● Work to be completed:
Count the lines in the records below that contain the string "point", treating uppercase and lowercase as different. Reply with the number alone.

● Extracted information:

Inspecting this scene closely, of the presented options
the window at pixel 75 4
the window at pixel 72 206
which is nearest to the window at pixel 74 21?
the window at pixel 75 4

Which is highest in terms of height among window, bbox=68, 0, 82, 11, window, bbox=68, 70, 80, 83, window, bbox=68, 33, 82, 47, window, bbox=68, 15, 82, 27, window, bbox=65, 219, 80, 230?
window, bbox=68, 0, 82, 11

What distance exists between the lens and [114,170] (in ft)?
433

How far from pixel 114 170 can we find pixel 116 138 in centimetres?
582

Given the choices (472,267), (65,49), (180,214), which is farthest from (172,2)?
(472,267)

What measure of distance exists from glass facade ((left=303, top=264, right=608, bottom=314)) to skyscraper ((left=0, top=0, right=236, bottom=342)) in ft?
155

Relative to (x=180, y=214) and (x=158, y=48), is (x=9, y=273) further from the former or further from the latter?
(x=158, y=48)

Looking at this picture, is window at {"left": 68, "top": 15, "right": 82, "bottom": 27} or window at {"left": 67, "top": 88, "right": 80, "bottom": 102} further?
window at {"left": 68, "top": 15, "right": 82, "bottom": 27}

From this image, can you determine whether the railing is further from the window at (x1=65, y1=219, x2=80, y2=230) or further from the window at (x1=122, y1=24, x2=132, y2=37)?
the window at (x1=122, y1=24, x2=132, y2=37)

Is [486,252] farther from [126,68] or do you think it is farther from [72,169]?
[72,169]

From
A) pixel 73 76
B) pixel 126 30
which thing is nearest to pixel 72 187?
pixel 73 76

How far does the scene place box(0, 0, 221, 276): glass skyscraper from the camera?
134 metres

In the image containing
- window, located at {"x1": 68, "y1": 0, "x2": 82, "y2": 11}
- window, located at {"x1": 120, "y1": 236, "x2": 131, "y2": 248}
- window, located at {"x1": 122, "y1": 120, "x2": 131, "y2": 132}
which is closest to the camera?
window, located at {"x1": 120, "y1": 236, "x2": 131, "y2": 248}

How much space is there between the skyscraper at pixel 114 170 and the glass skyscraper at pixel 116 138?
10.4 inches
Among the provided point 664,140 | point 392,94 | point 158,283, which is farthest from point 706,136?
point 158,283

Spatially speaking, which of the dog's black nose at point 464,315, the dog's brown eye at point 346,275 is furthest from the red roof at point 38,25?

● Result for this exercise:
3